SELECTED EXTRACT:
[Start of section]
I don’t know what is wrong with today but it has been a particularly difficult day. I wanted to enjoy my free Saturday but all sorts of difficulties came up and I have spent my whole day mulling over it. Now I should be a good student and go to my meditation cushion but my body is objecting from yesterday’s air squat test (my legs are soooo sore) and my head is aching. Instead of burdening you with my thoughts I want to share with you an anecdote that I just read.
“Frederick was by conventional standards a powerful man. He was a financially successful executive who prided himself on his high ideals. Yet he was unable to really be there for himself, his wife, Claudia, or their two young sons. He was filled with an energy that always pushed him to do more, be better, and focus on the future. When his youngest son came to him, smiling, to show him a picture he had drawn, Frederick was so absorbed in his thoughts and worries about his work that he didn’t really see his son as precious, a miracle of life. When he came home from work and hugged Claudia, he wasn’t fully present. He tried, but he wasn’t really there. Claudia and the children felt his absence.
At first, Claudia had supported Frederick and his career completely. She was proud to be his wife, and she took a lot of pleasure in organizing receptions and other social events. Like him, she was committed to the idea that getting ahead, having a bigger salary and a larger home, would increase their happiness. She listened to him to understand his difficulties. Sometimes they would stay up very late at night and talk about his concerns. They were together, but the focus of their attention and concentration wasn’t themselves, their lives, their happiness, or the happiness of their children. The focus of their conversations was business, the difficulties and obstacles he encountered at work and his fear and uncertainty.
[End of section]
SUPPLIED DATA:
[Start of section]
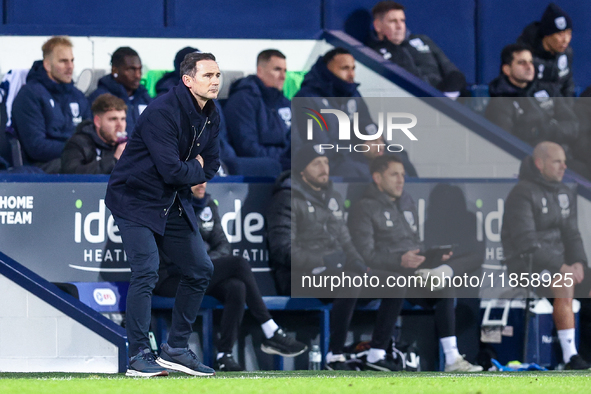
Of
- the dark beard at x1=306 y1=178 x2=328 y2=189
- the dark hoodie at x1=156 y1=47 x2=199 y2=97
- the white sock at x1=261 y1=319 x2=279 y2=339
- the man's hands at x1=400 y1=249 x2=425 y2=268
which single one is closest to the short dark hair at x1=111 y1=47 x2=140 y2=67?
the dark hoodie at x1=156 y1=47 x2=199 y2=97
[End of section]
[Start of section]
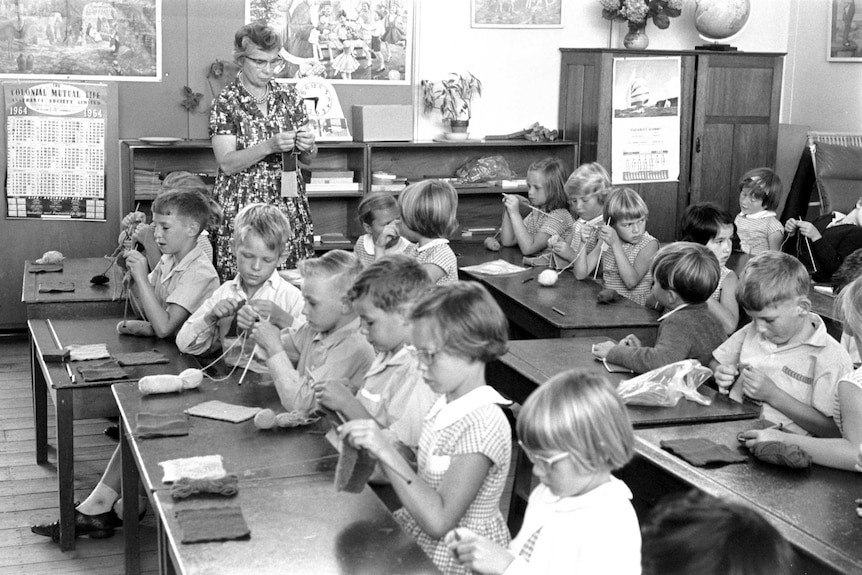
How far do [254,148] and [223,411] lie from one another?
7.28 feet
[End of section]
WORK REQUEST 1: What does the journal entry give as the cause of the writer's sore legs?
WORK REQUEST 2: Write the next part of the journal entry about Frederick and Claudia, picking up after its last sentence.
The lines above are separate material from the journal entry.

REPLY 1: Yesterday's air squat test.

REPLY 2:
Claudia did her best to be supportive of her husband, but eventually she became exhausted and overwhelmed by his continuing stress and distraction. He didn’t have time for himself, let alone for his wife and two children. He wanted to be with them, but he believed he couldn’t afford to take the time. He didn’t have time to breathe, to look at the moon, or to enjoy his steps. Although he was supposedly the boss, his craving to get ahead was the real boss, demanding one hundred percent of his time and attention.
Claudia was lonely. She wasn’t really seen by her husband. She took care of the family and the house, did charitable work as a volunteer, and spent time with her friends. She went to graduate school and then started working as a psychotherapist. Although she found meaning in these activities, she still felt unsupported in her marriage. His sons wondered why their father was gone so much. They missed him and often asked for him.
When Frederick and Claudia’s older son, Philip, had to go to the hospital for open-heart surgery, Claudia spent more than seven hours alone with Philip because Frederick couldn’t get away from his business. Even when Claudia went into the hospital for her own surgery, to remove a benign tumor, Frederick didn’t come.
Yet Frederick believed that he was doing the right thing by working so hard, that he was doing it for his family and for the people he worked with, who depended on him. He felt responsible for fulfilling his duties at work, and his work gave him a sense of accomplishment and satisfaction. But he was also driven by a strong feeling of pride. He was proud of being successful, of being able to make important decisions, and of having a high income.
Claudia regularly asked Frederick to slow down, to take time off for himself and his family, and to enjoy life. She told him she felt he’d become enslaved by his work. It was true. They had a beautiful home with a lush, green garden in a nice neighborhood. Frederick loved gardening, but he wasn’t home enough to spend time in the yard. Frederick always responded to Claudia’s requests by saying that he enjoyed his work, and his business couldn’t get by without him. He often told her that in a few years, after he retired, he would have plenty of time for himself, her, and their sons.
At fifty-one, Frederick was killed instantly in a car accident. He never had a chance to retire. He thought he was irreplaceable, but it took his company only three days to fill his position.”
Excerpt From: Thich Nhat Hanh. “The Art of Power.”
I don’t know about you but for me it was the “but it took his company only three days to fill his position” that really took away my last shred of hope. In a way it is not hard to relate to Frederick. The destruction we see him cause with his blindness hurts our eyes and we can empathize. Deep down we hope that he still will be rewarded in some way. And then he isn’t. He is replaceable. The end.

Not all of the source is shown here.